**Written exercise:**
Rewrite the rows as a numbered list, beginning at the line that contains "From the camera's" and stopping after the line that contains "How far is woman". Drop the blank lines and leave out the pictures.

**Records supplied:**
========================================================================

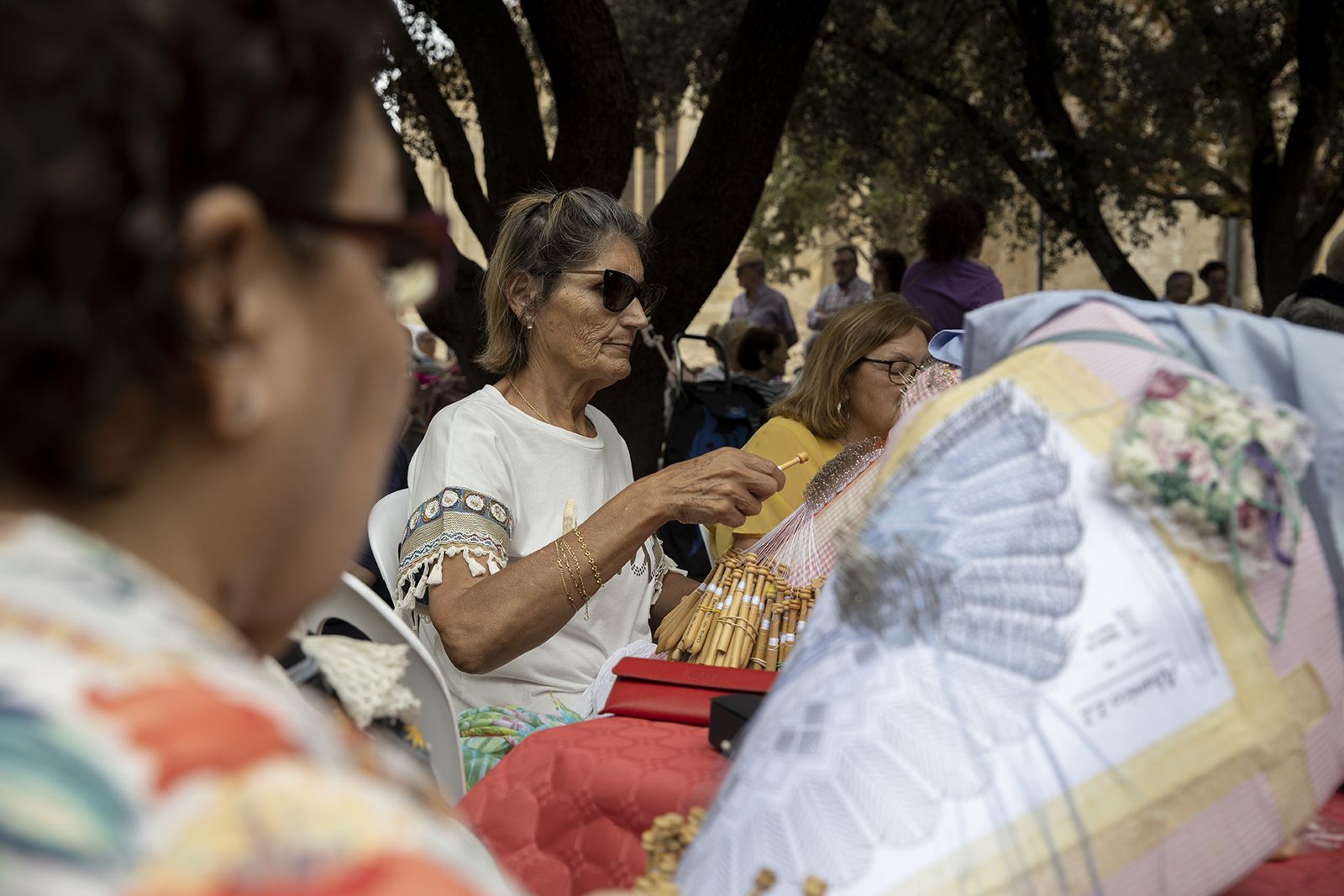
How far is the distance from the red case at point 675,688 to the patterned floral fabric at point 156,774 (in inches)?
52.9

========================================================================

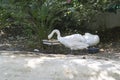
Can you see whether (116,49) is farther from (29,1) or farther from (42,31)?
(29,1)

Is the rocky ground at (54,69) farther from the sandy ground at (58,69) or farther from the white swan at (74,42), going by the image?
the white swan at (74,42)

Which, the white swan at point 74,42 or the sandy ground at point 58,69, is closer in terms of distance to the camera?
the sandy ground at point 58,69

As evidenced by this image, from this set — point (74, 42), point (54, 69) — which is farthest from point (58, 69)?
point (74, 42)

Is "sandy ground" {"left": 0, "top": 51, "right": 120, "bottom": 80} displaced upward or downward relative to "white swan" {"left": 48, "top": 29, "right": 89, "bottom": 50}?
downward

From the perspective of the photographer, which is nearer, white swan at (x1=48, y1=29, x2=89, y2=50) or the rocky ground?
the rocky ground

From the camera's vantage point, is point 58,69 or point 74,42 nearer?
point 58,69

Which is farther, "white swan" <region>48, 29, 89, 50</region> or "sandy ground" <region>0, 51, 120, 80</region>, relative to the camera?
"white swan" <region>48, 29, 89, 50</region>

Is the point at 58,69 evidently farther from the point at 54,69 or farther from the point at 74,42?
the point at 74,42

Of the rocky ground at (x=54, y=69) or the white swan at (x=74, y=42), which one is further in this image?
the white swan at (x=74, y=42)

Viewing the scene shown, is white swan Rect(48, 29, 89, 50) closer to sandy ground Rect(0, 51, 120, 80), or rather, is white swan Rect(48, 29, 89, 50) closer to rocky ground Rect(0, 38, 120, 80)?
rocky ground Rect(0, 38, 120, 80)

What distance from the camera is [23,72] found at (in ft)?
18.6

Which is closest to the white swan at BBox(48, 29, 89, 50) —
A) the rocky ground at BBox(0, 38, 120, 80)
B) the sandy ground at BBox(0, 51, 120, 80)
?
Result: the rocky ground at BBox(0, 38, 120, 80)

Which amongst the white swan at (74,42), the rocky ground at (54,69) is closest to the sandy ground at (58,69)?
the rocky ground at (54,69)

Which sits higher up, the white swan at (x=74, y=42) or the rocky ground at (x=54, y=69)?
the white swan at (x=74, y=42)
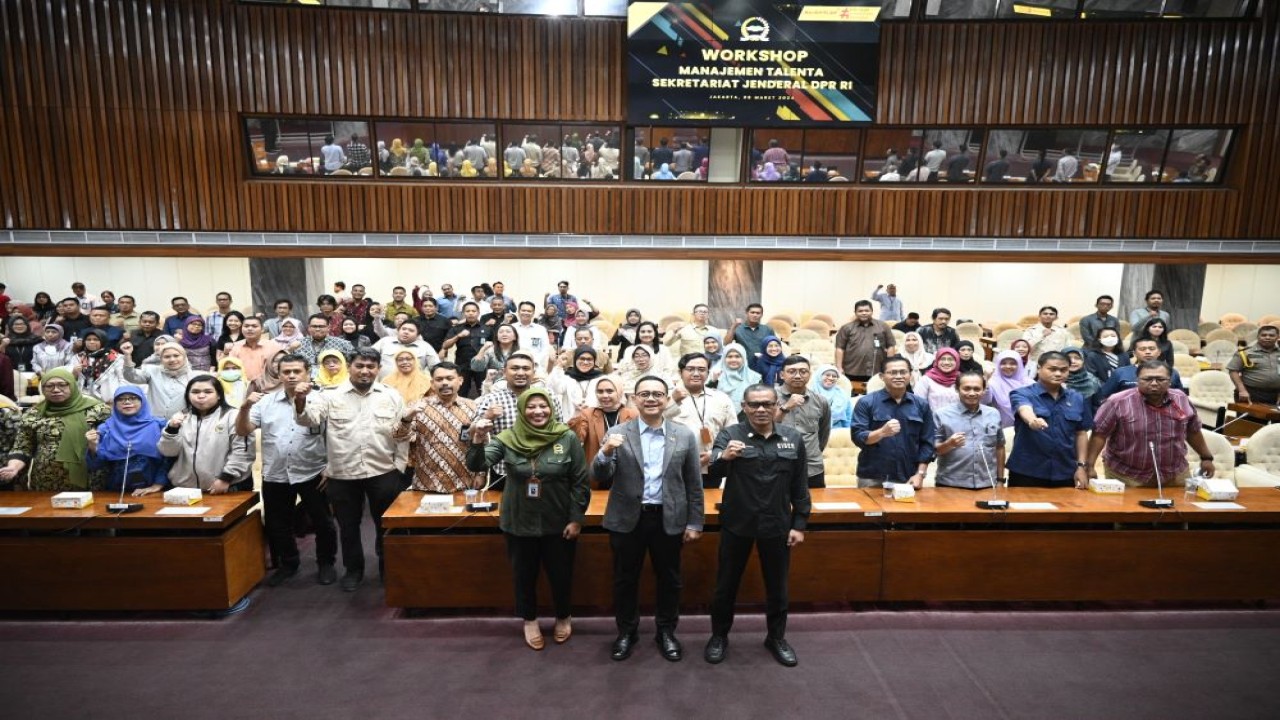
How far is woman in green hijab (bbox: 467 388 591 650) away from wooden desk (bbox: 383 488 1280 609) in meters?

========================================================================

**Final result:**
1. From the camera's vantage point, is point 58,69 or point 74,42 nearer?
2. point 58,69
3. Which is farther, "white swan" <region>48, 29, 89, 50</region> or "sandy ground" <region>0, 51, 120, 80</region>, relative to the camera?
4. "white swan" <region>48, 29, 89, 50</region>
5. Is the point at 58,69 evidently farther from the point at 54,69 or farther from the point at 74,42?
6. the point at 74,42
7. Of the rocky ground at (x=54, y=69) or the white swan at (x=74, y=42), which one is further in this image?
8. the white swan at (x=74, y=42)
9. Viewing the scene shown, is white swan Rect(48, 29, 89, 50) closer to sandy ground Rect(0, 51, 120, 80), or rather, is white swan Rect(48, 29, 89, 50) closer to rocky ground Rect(0, 38, 120, 80)?
10. rocky ground Rect(0, 38, 120, 80)
11. What distance from the camera is [23,72] found at (in ft)?
12. 18.6
13. Which is closest to the white swan at BBox(48, 29, 89, 50) —
14. A) the rocky ground at BBox(0, 38, 120, 80)
15. B) the sandy ground at BBox(0, 51, 120, 80)
16. ?
17. Result: the rocky ground at BBox(0, 38, 120, 80)
18. Which amongst the white swan at (74,42), the rocky ground at (54,69) is closest to the sandy ground at (58,69)?
19. the rocky ground at (54,69)
20. Which sits higher up, the white swan at (x=74, y=42) or the rocky ground at (x=54, y=69)?
21. the white swan at (x=74, y=42)
22. How far is woman in green hijab (bbox: 467 388 591 650) away from wooden desk (bbox: 383 488 1280 609) in meters?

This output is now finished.